High-resolution transmission electron microscopy (HRTEM) was used to study the evolution of phase structure of R1–R4 in detail. Fig. S3(a)† shows the HRTEM image of sample R1, where the lattice spacing of 2.6 Å and 1.6 Å are assigned to the (220) plane of MoO3 and the (110) plane of MoS2, respectively. The HRTEM image of sample R2 shows that the lattice spacings are 2.6 Å and 2.7 Å, assigned to the (220) plane of MoO3 and the (100) plane of MoS2,[27] respectively (see Fig. S3(b) in ESI†). This indicates that the two phases of MoS2 and MoO3 may coexist in the samples R1 and R2. Whereas the HRTEM image of the samples R3 and R4 show only clear lattice fringes with a spacing of 2.7 Å corresponding to the (100) plane of MoS2,[28] this suggests that there is a pure MoS2 phase in the samples R3 and R4 (see Fig. S3(c) and (d)†).The crystal structure and phases of the products at the different reaction stages were further studied by XRD (see Fig. 2(a)). In the XRD of sample R1, peaks at 9.7°, 29.4°, and 35.4° can be attributed to the (100), (300), and (310) reflections of MoO3 (marked by “■”, JCPDS card No. 21-0569)[29] and the 33.0° and 58.3° peaks can belong to the (100) and (110) planes of MoS2 (marked by “●” JCPDS card No. 37-1492).[30] This suggests there are two MoO3 and MoS2 phases in sample R1, which is consistent with the results of the HRTEM image analysis. In addition, all the XRD peaks of sample R1 are broad and weak, indicating that sample R1 is amorphous. This is also evidenced by electron diffraction patterns (Fig. S4 in ESI†), which present diffusion rings. When the reaction time is 60 min, a new clear peak at 14.4° appears in the XRD spectrum, corresponding to the (002) reflection of MoS2. Whereas the features of other peaks remain broad, implying that the crystallinity of sample R2 is still weak. When the reaction time is 90 min, peaks at 9.7°, 29.4°, and 35.4° almost disappear in the XRD spectrum, indicating most of the MoO3 phase may be converted into the MoS2 phase. When the reaction time is prolonged to 150 min, the corresponding XRD of sample R4 shows that all peaks are well-matched with 2H–MoS2, and the intensity of these peaks increases further, revealing an enhancement of crystallinity.[31]
Fig. 2
XRD patterns (a) and Raman spectra (b) of MoS2 nanocrystals samples R1, R2, R3, and R4.

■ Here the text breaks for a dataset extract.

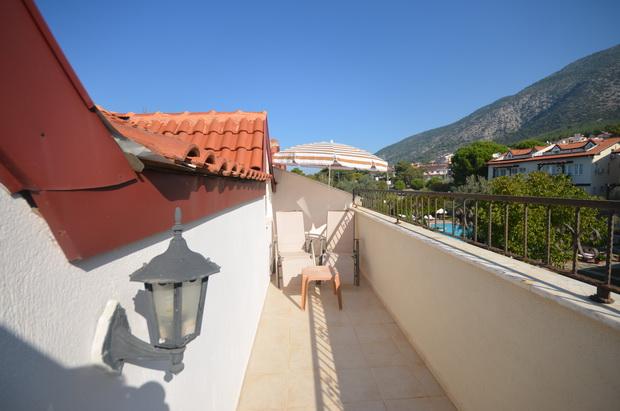 15. roof terrace balcony_resize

Fig. 2(b) shows the Raman spectra of samples R1, R2, R3, and R4. The 384 cm−1 and 403 cm−1 peaks are respectively attributed to E2g1 and A1g of MoS2, and the bands at 810 cm−1 and 994 cm−1 may be assigned to the Mo–O stretching frequency of MoO3.[32] As the reaction process proceeds, the relative intensity of the Mo–O peak gradually weakens, implying that the relative content of MoO3 in molybdenum chalcogenide composites gradually decreases. When reaction time exceeds 90 min, a higher content of the aMoS2 phase can be obtained.Fig. 3(a) shows the XPS data of sample R3, indicating that Mo and S elements are dominant in the chemical composition. The high-resolution XPS of Mo3d (Fig. 3(b)) with peaks at 232.7 eV and 229.4 eV corresponds to Mo4+ 3d3/2 and Mo4+ 3d5/2, respectively.[33] The 236.0 eV and 232.0 eV peaks are attributed to MoVI 3d3/2 and MoVI 3d5/2.[34] The two peaks are so weak that they are difficult to identify, suggesting a low content of hexavalent molybdenum in the sample. Fig. 3(c) shows the high-resolution XPS of S2p spectra, where the 163.5 eV and 162.2 eV peaks are attributed to the S2p1/2 and S2p3/2 components of MoS2.[35] The 530.9 eV and 532.1 eV peaks of the O1s spectrum (Fig. 3(d)) may be associated with trance lattice oxygen in MoS2 and ambient oxygen, respectively. The two peaks are so weak that they cannot be observed, suggesting that the sample consists mainly of the MoS2 phase and only slightly of the MoO3 phase. This is in accordance with the XRD analysis.
Fig. 3
XPS overview spectrum of sample R3 (a) and high-resolution scans of Mo3d (b), S2p (c), and O1s electrons (d).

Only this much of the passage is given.